:: Exercise input

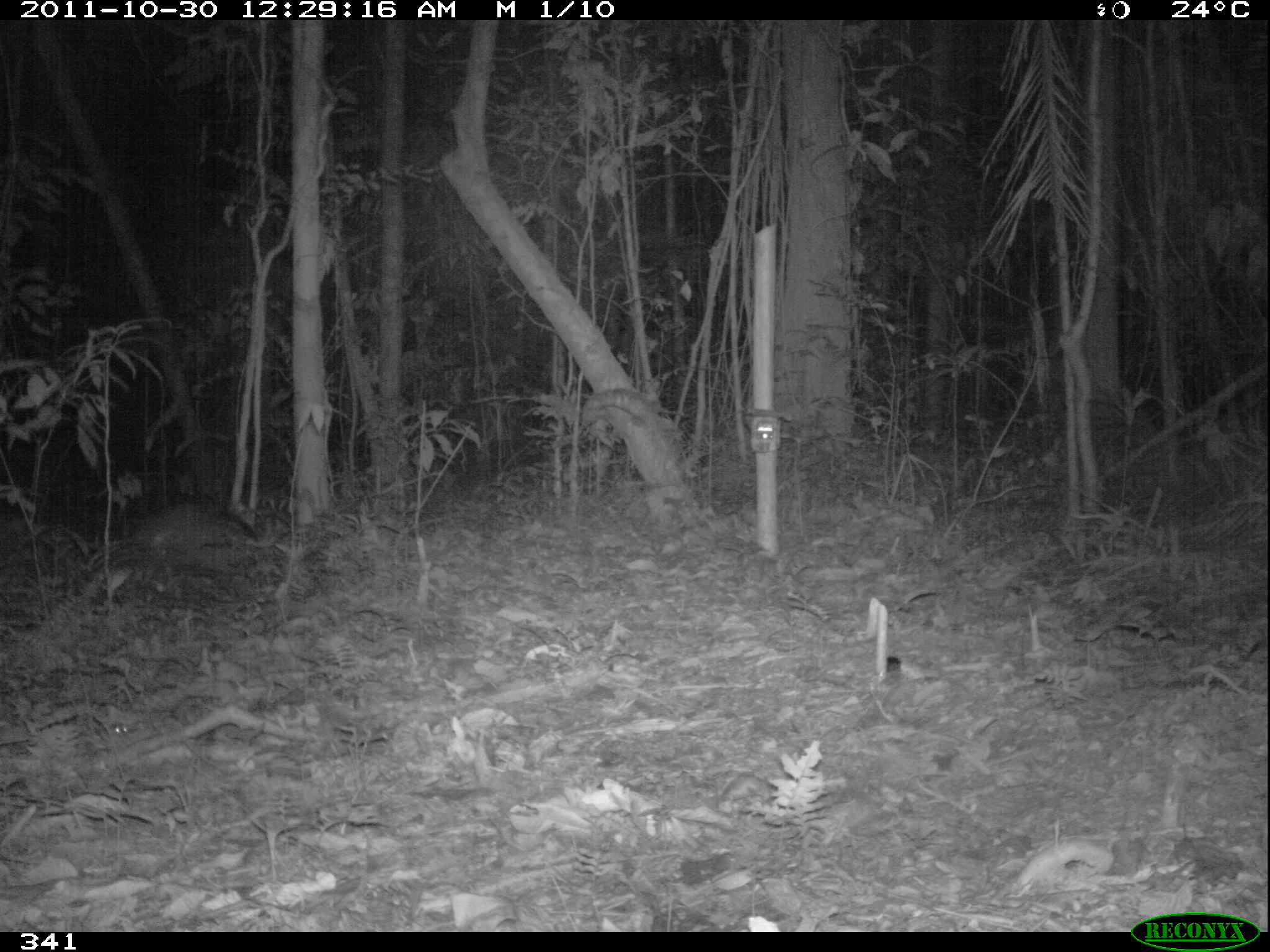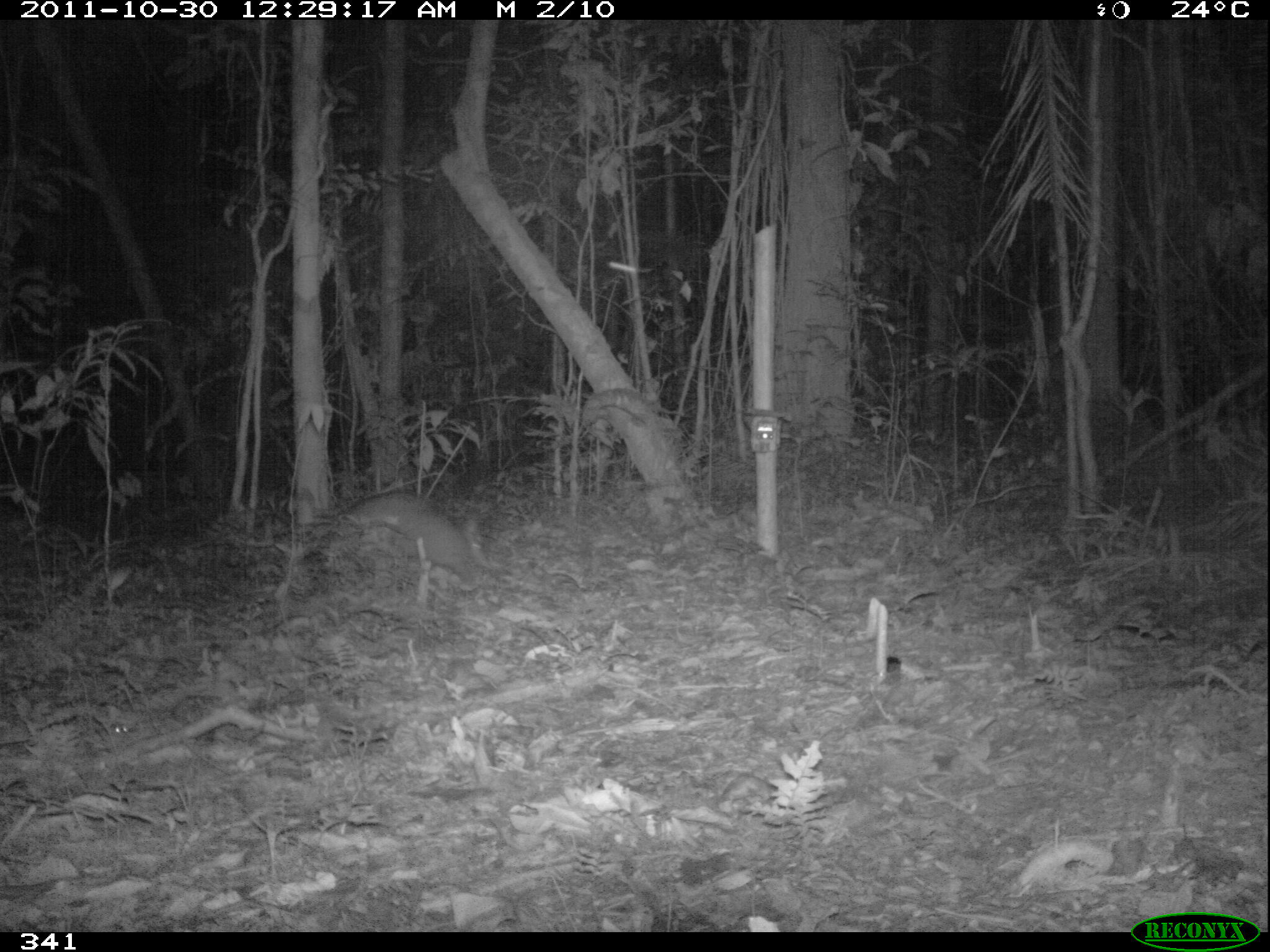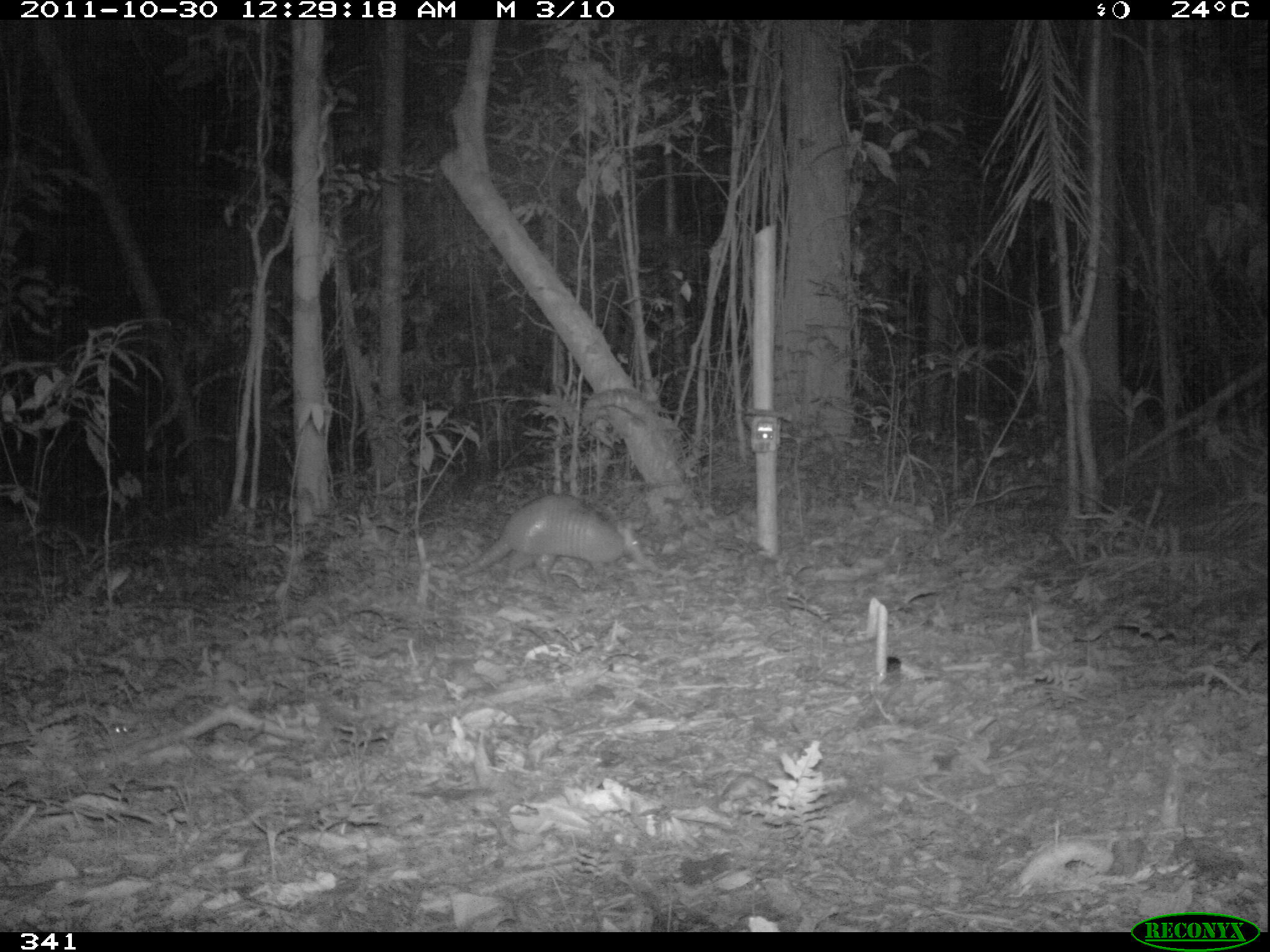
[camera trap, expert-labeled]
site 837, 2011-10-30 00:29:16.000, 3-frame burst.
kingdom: Animalia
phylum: Chordata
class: Mammalia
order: Cingulata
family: Dasypodidae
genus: Dasypus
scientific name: Dasypus novemcinctus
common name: nine-banded armadillo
Dasypus novemcinctus (nine-banded armadillo).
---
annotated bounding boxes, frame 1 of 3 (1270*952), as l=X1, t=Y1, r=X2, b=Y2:
dasypus novemcinctus: l=115, t=498, r=267, b=562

::::

→ Exercise directions: Every line between the one that contains "order: Cingulata" and the last line of the listing, both included, should be retyped exactly, with nothing else added.

→ Solution to this exercise:
order: Cingulata
family: Dasypodidae
genus: Dasypus
scientific name: Dasypus novemcinctus
common name: nine-banded armadillo
Dasypus novemcinctus (nine-banded armadillo).
---
annotated bounding boxes, frame 1 of 3 (1270*952), as l=X1, t=Y1, r=X2, b=Y2:
dasypus novemcinctus: l=115, t=498, r=267, b=562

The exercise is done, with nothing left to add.